HomeEssential Ethics / March 13, 2020

Essential Ethics

March 13, 2020

Latest Developments:

  • The Senate Committee on Rules and Administration held its hearing on the nomination of James E. Trainor III to serve on the Federal Election Commission.  Rollcall reports that “Senators are likely to vote on his nomination in the coming weeks.”
  • The City of Glendale, California has a new lobbyist ordinance that took effect this week.  The ordinance mandates registration within 10 days of qualifying as a lobbyist and requires that lobbyists file quarterly reports disclosing compensation and activity expenses.  The fee for initial registration is $31.
  • The Washington State Attorney General announced a settlement in Washington v. Moberg in which the defendants agreed to pay $250,000 in penalties, costs and fees for distributing an electioneering communication without required disclosures.  The two men spent less than $3,900 to distribute the mailer during a 2014 election for county prosecutor.  In January 2020, the superior court granted partial summary judgment to the state and found that the pair tried to hide their activity, including by using a fake committee name and an out-of-state printer, and lying under oath about their involvement.  The Attorney General initially sought more than $450,000 in penalties, plus costs and fees.  According to the Yakima Herald, their lawyer called the amount of the settlement “grossly excessive.”

## Source material
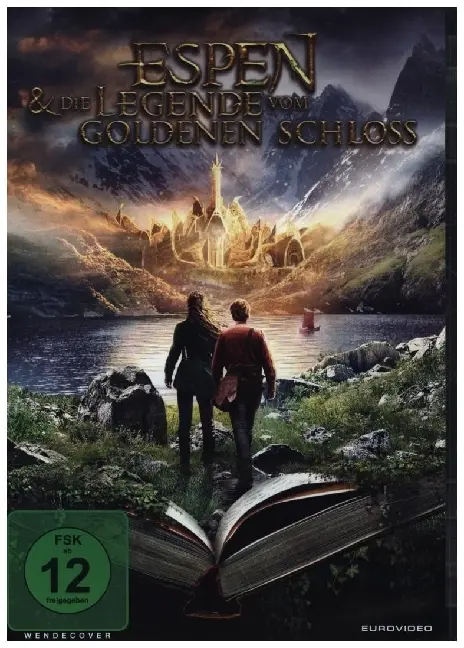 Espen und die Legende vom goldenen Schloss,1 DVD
* * *
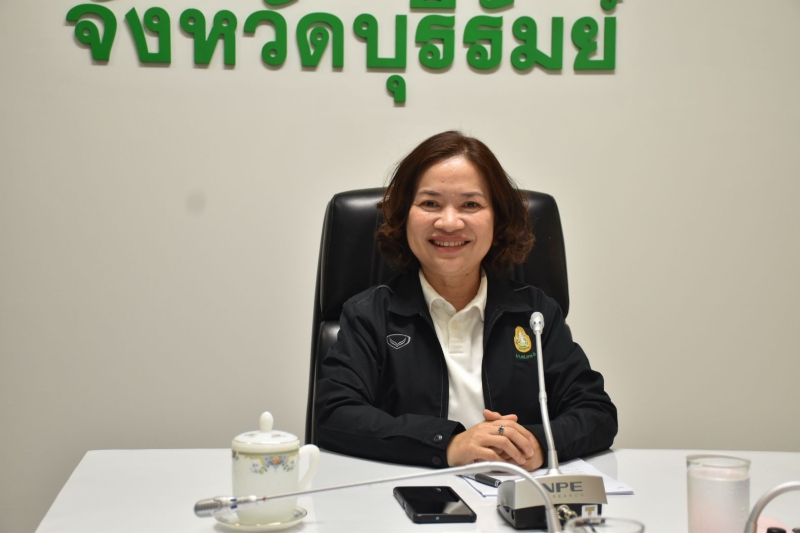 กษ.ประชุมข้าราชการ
...
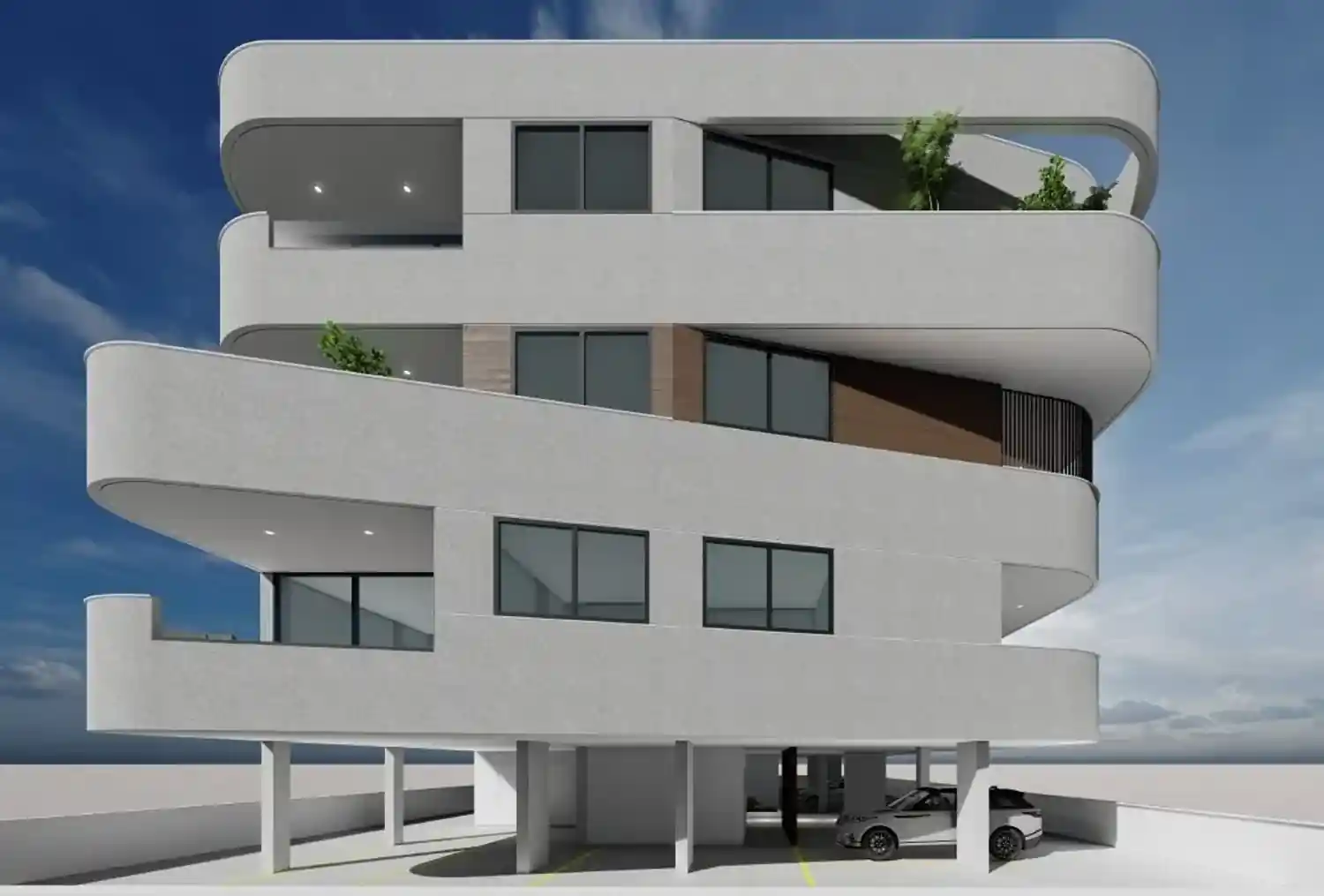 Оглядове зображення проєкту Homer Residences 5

## Work to be completed
Rewrite the ethics update from "HomeEssential Ethics /" to "registration is $31.", inclusive, substituting "monthly" for "quarterly".

## Reply to the exercise
HomeEssential Ethics / March 13, 2020

Essential Ethics

March 13, 2020

Latest Developments:

  • The Senate Committee on Rules and Administration held its hearing on the nomination of James E. Trainor III to serve on the Federal Election Commission.  Rollcall reports that “Senators are likely to vote on his nomination in the coming weeks.”
  • The City of Glendale, California has a new lobbyist ordinance that took effect this week.  The ordinance mandates registration within 10 days of qualifying as a lobbyist and requires that lobbyists file monthly reports disclosing compensation and activity expenses.  The fee for initial registration is $31.